How can we characterise trivial $n$-extesions? Let's look at $2$-extensions. The product of a trivial and an arbitrary $1$-extension is zero, so e.g. $$\xi\colon\qquad0\to L\to E\xrightarrow{\bigl(\begin{smallmatrix}p\\0\end{smallmatrix}\bigr)} N\oplus M\to M\to 0$$ and $$\xi'\colon\qquad0\to L\to L\oplus N\xrightarrow{(0\; i)} E'\to M\to 0.$$ These two extensions thus belong to the same equivalence class $0\in\Ext^2(M, N)$. By definition, $\xi\sim\xi'$ if and only if there is a commutative diagram $\xi\to\xi'$ such that the outer morphisms are identities.

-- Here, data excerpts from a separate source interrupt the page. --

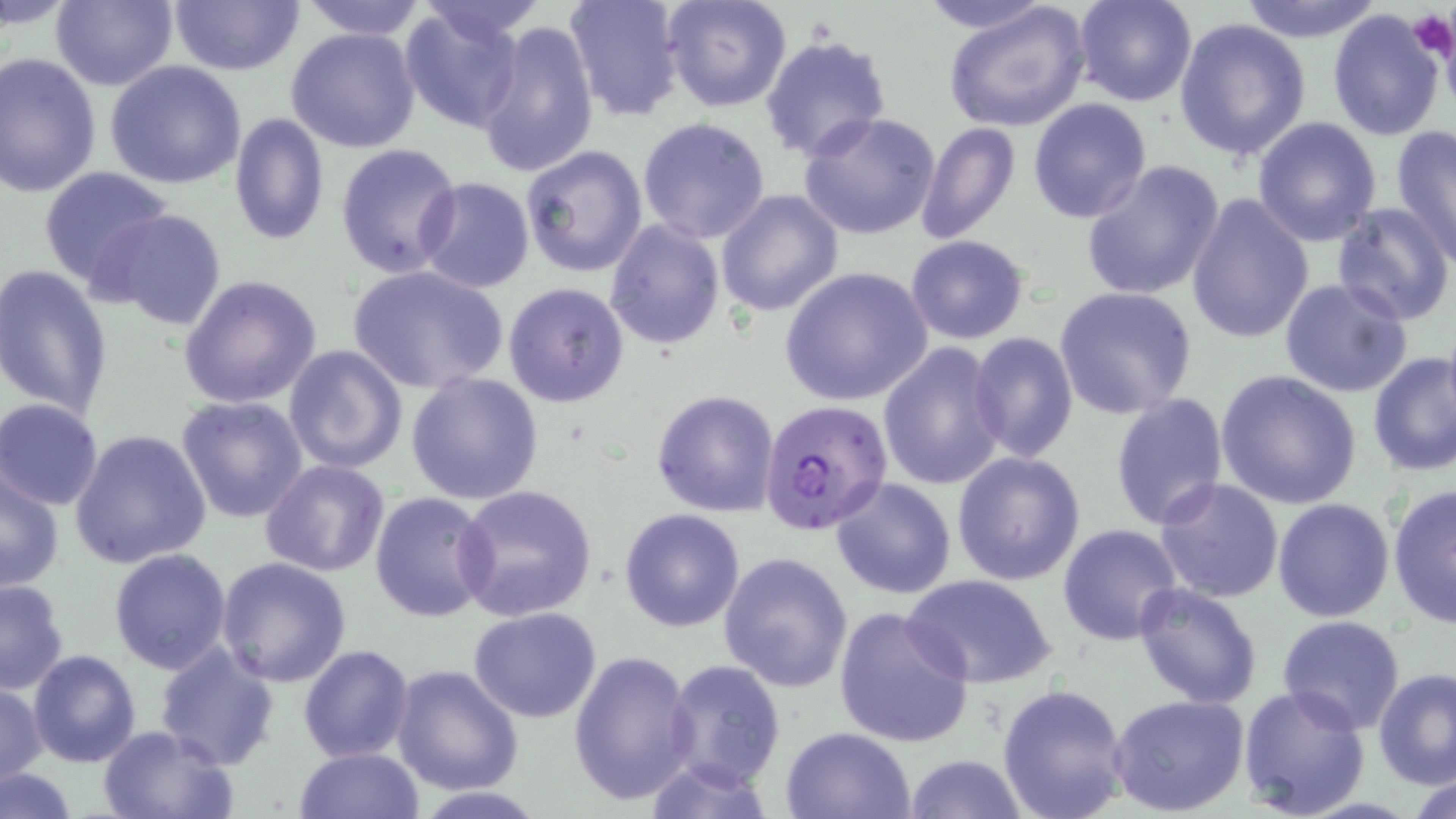

slide_level_diagnosis: Plasmodium falciparum
uninfected_red_blood_cell_locations: 'approximate bounding boxes as [x1, y1, x2, y2] in pixels: [52, 0, 178, 91], [294, 0, 432, 42], [415, 0, 549, 42], [563, 0, 687, 122], [662, 0, 793, 113], [912, 0, 1057, 36], [1074, 0, 1198, 107], [1235, 0, 1385, 40], [168, 1, 305, 76], [944, 2, 1091, 134], [398, 4, 527, 133], [1327, 7, 1447, 141], [476, 18, 599, 178], [1173, 18, 1313, 162], [287, 27, 420, 154], [760, 34, 890, 161], [0, 51, 102, 199], [104, 60, 247, 191], [1027, 98, 1152, 223], [228, 111, 331, 245], [799, 112, 942, 241], [636, 117, 771, 245], [1253, 117, 1383, 246], [916, 120, 1021, 247], [1390, 123, 1456, 265], [335, 143, 461, 278], [520, 145, 649, 277], [1081, 160, 1226, 303], [38, 165, 174, 294], [415, 178, 535, 293], [715, 188, 843, 317], [1185, 193, 1314, 344], [1330, 200, 1456, 326], [94, 208, 230, 334], [604, 219, 725, 352], [905, 234, 1031, 345], [347, 264, 510, 395], [0, 265, 115, 419], [777, 265, 934, 408], [177, 274, 322, 411], [1279, 278, 1412, 397], [503, 282, 631, 409], [1054, 287, 1198, 418], [969, 331, 1079, 466], [877, 343, 1006, 492], [282, 345, 408, 473], [1368, 351, 1454, 479], [1217, 370, 1361, 508], [405, 371, 545, 505], [651, 391, 779, 518], [1109, 393, 1229, 531], [177, 396, 308, 522], [0, 399, 103, 510], [0, 405, 191, 528], [70, 429, 211, 569], [951, 452, 1086, 585], [259, 459, 389, 578], [1, 468, 65, 593], [831, 477, 957, 601], [1153, 478, 1284, 603], [1387, 483, 1455, 631], [454, 485, 597, 622], [369, 491, 497, 625], [1273, 497, 1395, 621], [619, 508, 746, 631], [1058, 524, 1183, 645], [109, 549, 233, 675], [719, 551, 855, 692], [214, 556, 352, 686], [902, 574, 1057, 688], [0, 579, 70, 696], [1132, 584, 1263, 710], [832, 606, 974, 748], [468, 607, 602, 723], [1276, 616, 1406, 735], [153, 643, 281, 770], [298, 644, 415, 764], [568, 649, 696, 807], [27, 650, 141, 767], [661, 658, 787, 791], [391, 662, 524, 796], [1372, 668, 1456, 790], [0, 683, 46, 788], [996, 683, 1132, 819], [1238, 684, 1370, 817], [1109, 692, 1251, 816], [97, 725, 236, 819], [779, 725, 917, 818], [294, 744, 423, 819], [904, 752, 1028, 819], [643, 756, 778, 818], [1, 768, 77, 819], [1407, 771, 1455, 817]'
platelet_locations: 'approximate bounding boxes as [x1, y1, x2, y2] in pixels: [1405, 10, 1455, 62]'
stain: May-Grünwald-Giemsa
magnification: 1000x
image_size: 1456×819 pixels
field_of_view: single
modality: optical microscopy
plasmodium_falciparum_infected_red_blood_cell_locations: 'approximate bounding boxes as [x1, y1, x2, y2] in pixels: [768, 407, 903, 540]'
preparation: thin blood smear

How do I find that commutative diagram rendering $\xi$ and $\xi'$ equivalent?
There is not such a morphism $\xi \to \xi'$, but there is a morphism $\xi' \to \xi$ which is the identity on outer objects. The morphism $\xi' \to \xi$ is $$\require{AMScd} \begin{CD} 0 @>>> L @>>> L \oplus N @>>> E' @>q>> M @>>> 0 \\ & @V=VV @Vp \oplus 0VV @V0 \oplus qVV @V=VV \\ 0 @>>> L @>p>> E @>>> N\oplus M @>>> M @>>> 0. \end{CD} $$ Note the inner maps are not isomorphisms. (Both maps in the inner square compose to zero.) In contrast, a morphism $\xi \to \xi'$ would give a diagram $$\begin{CD} 0 @>>> L @>>> E @>>> N \oplus M @>>> M @>>> 0 \\ & @V=VV @Vs \oplus s'VV @Vt \oplus t'VV @V=VV \\ 0 @>>> L @>>> L \oplus N @>>> E' @>>> M @>>> 0. \end{CD}$$ Examining the first square gives $s' = 0$ and $s:E \to L$ splits $0 \to L \to E \to N \to 0$; then the second square composes to zero, so $t = 0$ and $t': M \to E'$ splits $0 \to N \to E' \to M \to 0$.
In general, the equivalence relation on $\mathrm{Ext}^n$ for $n \geq 1$ is the equivalence relation generated by morphisms $\xi \to \xi'$ which are the identity on the outer objects. It is a special feature of the case $n=1$ that such morphisms are always isomorphisms (the Five Lemma) and consequently the equivalence relation is exactly isomorphism of diagrams with equality on the outer objects.